Lors d’une conversation de table, un ami me disait : « notre gouvernement manque d’humanité ». Quelque chose de ce que l’on appelle l’empathie. Et je lui donne raison au regard du mouvement initial des Gilets jaunes, ou encore de ces quelques phrases à l’emporte pièce de notre président.
Avis corroboré par la rencontre récente d’un autre ami qui, par sa situation dans une grosse entreprise française, est souvent en contact avec les « élites administratives parisiennes », qu’elles soient situées à la mairie de Paris ou à l’Élysée, et qui me confiait : « Quelle arrogance ! ». Je veux bien le croire. En même temps, pour reprendre une formule à la mode, je suis loin de penser que le défaut d’humanité ne soit le fait que de ces « élites ».
Je le retrouve à bien d’autres étages dans notre société dite « développée ». Par exemple lorsque sont accordés des émoluments absolument indécents, qui se chiffrent en dizaines de millions d’euros annuels, à tel chef d’entreprise ou à tel sportif : quand tant et tant de nos concitoyens peinent à s’en sortir avec le SMIC, et parfois moins ! Je sais bien que certains de ces « nouveaux riches » veillent à redistribuer une partie de la fortune acquise, je m’en réjouis et je me suis exprimé sur ce sujet dans un billet tout récent : mais cela ne saurait justifier, plus en amont, les écarts de revenus que j’évoque !

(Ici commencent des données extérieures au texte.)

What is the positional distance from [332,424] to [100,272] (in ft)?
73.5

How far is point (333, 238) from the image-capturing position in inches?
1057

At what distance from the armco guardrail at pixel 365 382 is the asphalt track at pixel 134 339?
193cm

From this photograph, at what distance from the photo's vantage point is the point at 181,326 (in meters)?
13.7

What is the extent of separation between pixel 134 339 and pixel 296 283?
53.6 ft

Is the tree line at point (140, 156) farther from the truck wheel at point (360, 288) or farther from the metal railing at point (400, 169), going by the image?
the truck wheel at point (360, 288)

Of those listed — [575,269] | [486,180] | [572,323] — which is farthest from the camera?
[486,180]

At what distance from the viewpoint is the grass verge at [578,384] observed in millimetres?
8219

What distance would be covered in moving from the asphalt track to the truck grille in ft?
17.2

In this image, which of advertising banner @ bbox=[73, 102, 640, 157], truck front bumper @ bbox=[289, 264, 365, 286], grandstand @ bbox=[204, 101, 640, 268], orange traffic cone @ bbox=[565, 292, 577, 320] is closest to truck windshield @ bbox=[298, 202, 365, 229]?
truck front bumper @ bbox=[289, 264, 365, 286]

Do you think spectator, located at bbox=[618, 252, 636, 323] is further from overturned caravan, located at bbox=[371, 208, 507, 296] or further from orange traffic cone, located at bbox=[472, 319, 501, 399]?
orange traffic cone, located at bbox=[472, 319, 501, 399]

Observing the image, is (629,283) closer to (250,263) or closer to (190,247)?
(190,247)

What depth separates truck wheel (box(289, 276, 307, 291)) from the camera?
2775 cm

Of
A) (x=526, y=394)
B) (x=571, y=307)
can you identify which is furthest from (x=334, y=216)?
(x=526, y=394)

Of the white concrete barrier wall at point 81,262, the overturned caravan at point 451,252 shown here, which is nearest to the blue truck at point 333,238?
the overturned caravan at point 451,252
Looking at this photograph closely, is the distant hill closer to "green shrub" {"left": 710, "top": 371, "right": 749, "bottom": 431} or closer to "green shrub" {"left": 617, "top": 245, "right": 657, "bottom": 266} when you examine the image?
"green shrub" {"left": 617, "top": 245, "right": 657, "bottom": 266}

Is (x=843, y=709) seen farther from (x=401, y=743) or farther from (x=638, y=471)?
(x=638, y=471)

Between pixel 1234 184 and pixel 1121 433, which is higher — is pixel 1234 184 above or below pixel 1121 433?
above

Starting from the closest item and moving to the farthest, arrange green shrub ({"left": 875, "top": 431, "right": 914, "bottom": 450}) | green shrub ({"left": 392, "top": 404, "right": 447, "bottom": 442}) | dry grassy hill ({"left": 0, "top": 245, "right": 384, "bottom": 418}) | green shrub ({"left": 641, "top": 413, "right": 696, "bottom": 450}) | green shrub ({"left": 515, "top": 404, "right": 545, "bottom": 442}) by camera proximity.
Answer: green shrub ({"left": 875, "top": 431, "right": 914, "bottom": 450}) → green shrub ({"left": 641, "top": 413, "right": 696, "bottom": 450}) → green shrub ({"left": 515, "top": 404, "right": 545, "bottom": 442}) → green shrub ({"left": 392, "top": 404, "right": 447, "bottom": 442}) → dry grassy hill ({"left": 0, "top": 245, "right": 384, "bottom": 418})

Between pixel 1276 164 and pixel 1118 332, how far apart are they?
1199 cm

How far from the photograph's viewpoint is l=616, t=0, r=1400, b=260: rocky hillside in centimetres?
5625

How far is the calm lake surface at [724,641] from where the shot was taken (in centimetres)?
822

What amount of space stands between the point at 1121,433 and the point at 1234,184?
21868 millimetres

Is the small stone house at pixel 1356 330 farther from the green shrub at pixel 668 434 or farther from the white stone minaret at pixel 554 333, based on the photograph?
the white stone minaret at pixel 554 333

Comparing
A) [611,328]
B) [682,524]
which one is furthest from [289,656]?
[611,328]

Défaut d’humanité encore quand je constate qu’on refuse d’accueillir et laisse souvent mourir en Méditerranée des centaines de migrants : « ils n’auraient pas dû se lancer dans cette entreprise suicidaire ». On oublie trop facilement qu’ils ne sont pas tous des terroristes, très loin de là, mais bien des victimes climatiques, économiques ou politiques, contraintes de fuir au risque de leur vie la rapacité de quelques « élites locales » ou de grands trusts industriels hébergés chez nous.
Mais défaut d’humanité aussi dans cette Église catholique à laquelle j’appartiens, et qui héberge des brebis galeuses plus criminelles que des loups… Une Église qui s’est souvent déclarée pourtant « experte en humanité », oubliant que son expertise est moins celle de ses membres, fragiles et pécheurs, que celle de son fondateur, Jésus, tant par ses paroles que par sa vie.
Il est possible et facile de continuer…
Dès lors, à la question qui ne manque pas de se poser, comment faire face à un tel « défaut d’humanité à tous les étages », je ne vois pas d’autre réponse possible que celle-ci : venir à la rencontre de l’expert en humanité qu’est Jésus, s’attacher à ses pas, suivre ses enseignements. Parce qu’il est seul à nous restituer le vrai visage de l’homme, celui d’avant le péché.
« Voici l’homme ! » (Jn 19,5), aurait dit Pilate lors du procès de Jésus. Comme le grand-prêtre cette année-là (Jn 11,51), il n’a eu aucune conscience de la dimension absolument prophétique de son affirmation.